『私の小さな楽園』55点(100点満点中)

一人の女性をシェアする男性たちの心理とは

3人の男性と暮らす女性と、その奇妙な同居生活を描いたブラジル映画。カンヌなど、各地の映画祭で評判になった。

この女性、決して美人というわけではなく、失礼ながらただの太ったオバサンにみえる。それでも母性豊かで明るい彼女のもとには、年齢も見た目もまったく違う3人の男が集まってくる。やがて彼らが共同生活を送りはじめるというのは、我々の目にはかなり奇妙に写るだろう。

ちなみにこの女性、もちろん3人全部と肉体関係があり、最初の一人とは子供もいるが、その実際の父親は実は二人目の男で……と、なかなか複雑だ。

この奇抜な設定から、逆に普遍的な男性側の恋愛心理が浮き彫りになる。男性の間では、彼女を巡る嫉妬が渦巻くが、憎々しかったはずの相手と、新たなライバルに対抗するべく派閥を作ったりするこの矛盾。

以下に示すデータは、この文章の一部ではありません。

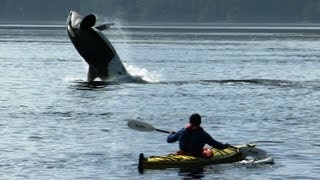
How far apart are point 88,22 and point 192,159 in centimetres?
2985

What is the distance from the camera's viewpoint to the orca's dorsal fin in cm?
6438

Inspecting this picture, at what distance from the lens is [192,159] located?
36438 millimetres

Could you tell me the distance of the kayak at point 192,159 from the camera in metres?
35.9

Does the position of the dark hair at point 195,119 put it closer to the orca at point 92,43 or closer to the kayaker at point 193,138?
the kayaker at point 193,138

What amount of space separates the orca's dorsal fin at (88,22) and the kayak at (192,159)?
27.6 m

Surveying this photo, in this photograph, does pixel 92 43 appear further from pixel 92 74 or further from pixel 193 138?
pixel 193 138

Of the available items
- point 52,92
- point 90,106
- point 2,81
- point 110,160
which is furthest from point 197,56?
point 110,160

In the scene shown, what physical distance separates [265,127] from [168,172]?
13886 millimetres

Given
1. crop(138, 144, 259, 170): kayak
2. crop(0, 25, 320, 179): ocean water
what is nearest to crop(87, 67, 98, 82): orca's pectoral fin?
crop(0, 25, 320, 179): ocean water

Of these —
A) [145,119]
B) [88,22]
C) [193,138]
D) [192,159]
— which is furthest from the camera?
[88,22]

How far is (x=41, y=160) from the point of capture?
1529 inches

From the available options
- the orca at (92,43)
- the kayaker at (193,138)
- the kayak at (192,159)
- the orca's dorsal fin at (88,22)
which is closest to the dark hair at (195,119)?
the kayaker at (193,138)

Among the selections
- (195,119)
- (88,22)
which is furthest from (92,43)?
(195,119)

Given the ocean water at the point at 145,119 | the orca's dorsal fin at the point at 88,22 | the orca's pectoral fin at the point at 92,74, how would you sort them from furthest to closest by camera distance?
1. the orca's pectoral fin at the point at 92,74
2. the orca's dorsal fin at the point at 88,22
3. the ocean water at the point at 145,119
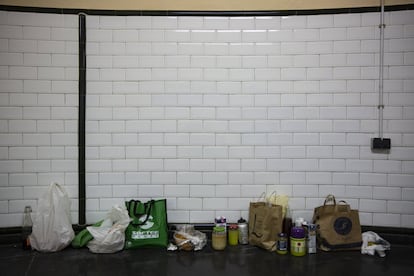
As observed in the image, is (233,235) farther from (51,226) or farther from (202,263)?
(51,226)

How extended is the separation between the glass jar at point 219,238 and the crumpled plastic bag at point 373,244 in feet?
3.61

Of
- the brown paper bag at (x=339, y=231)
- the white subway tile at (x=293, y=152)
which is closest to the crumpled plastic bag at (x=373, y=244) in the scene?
the brown paper bag at (x=339, y=231)

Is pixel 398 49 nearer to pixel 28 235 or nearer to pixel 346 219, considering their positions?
pixel 346 219

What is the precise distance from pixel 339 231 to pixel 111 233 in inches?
71.0

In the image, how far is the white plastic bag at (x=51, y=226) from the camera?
2414 mm

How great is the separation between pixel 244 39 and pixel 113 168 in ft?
5.22

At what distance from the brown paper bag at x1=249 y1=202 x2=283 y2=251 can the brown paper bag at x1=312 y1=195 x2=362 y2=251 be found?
342 millimetres

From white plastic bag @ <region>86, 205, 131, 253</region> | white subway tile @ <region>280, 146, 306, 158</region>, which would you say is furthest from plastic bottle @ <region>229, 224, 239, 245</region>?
white plastic bag @ <region>86, 205, 131, 253</region>

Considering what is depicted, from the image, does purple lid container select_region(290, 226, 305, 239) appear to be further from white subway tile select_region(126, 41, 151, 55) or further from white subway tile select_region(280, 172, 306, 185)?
white subway tile select_region(126, 41, 151, 55)

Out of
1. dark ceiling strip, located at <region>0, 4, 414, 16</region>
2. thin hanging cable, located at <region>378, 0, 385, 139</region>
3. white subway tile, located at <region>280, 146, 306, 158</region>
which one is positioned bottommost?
white subway tile, located at <region>280, 146, 306, 158</region>

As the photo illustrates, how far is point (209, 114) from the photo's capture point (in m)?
2.66

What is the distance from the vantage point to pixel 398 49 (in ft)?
8.40

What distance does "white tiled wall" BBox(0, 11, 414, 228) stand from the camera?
8.46 ft

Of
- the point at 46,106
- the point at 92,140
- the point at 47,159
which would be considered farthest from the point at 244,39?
the point at 47,159
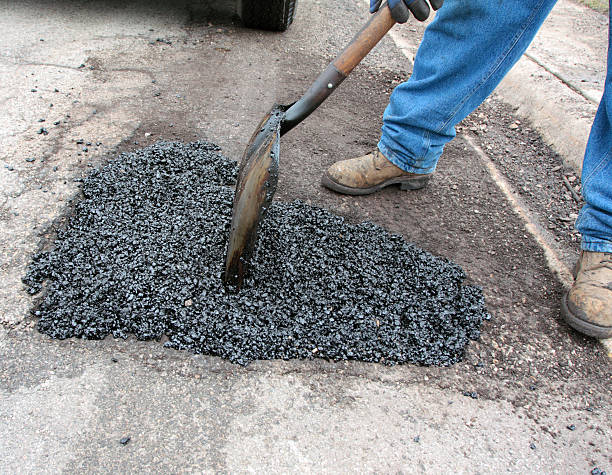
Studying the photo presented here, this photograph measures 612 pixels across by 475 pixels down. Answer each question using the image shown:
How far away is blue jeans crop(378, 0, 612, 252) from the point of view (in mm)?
1849

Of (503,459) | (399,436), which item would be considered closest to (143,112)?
(399,436)

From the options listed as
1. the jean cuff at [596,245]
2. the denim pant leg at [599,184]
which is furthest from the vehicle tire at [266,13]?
the jean cuff at [596,245]

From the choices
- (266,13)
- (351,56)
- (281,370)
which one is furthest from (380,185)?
(266,13)

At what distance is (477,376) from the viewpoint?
1.58 metres

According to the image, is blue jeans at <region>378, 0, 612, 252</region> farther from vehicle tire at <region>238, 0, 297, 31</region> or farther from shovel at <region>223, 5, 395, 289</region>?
vehicle tire at <region>238, 0, 297, 31</region>

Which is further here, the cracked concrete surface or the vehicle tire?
the vehicle tire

この小さな家族の中に、さまざまな人間関係のドラマが発生する。これはなかなか面白い。

ただ、私にとってこの題材自体はさほど刺激的なものではなかった。一妻多夫、結構結構、その分、外で浮気できるし大歓迎──なんて不謹慎なコトを想像してしまう私の思考回路は、明らかに間違っている。

とはいえ、「いい女から離れる孤独よりは、彼女をシェアしてでも一緒にいたい」という男の心理は、多くの人にとって新鮮に写るはず。作中に出てくる諸問題を無理なく、ある程度の説得力を持って描いている点で、本作は本当によくできている。映画祭で批評家に受けたというのも、わからないではない。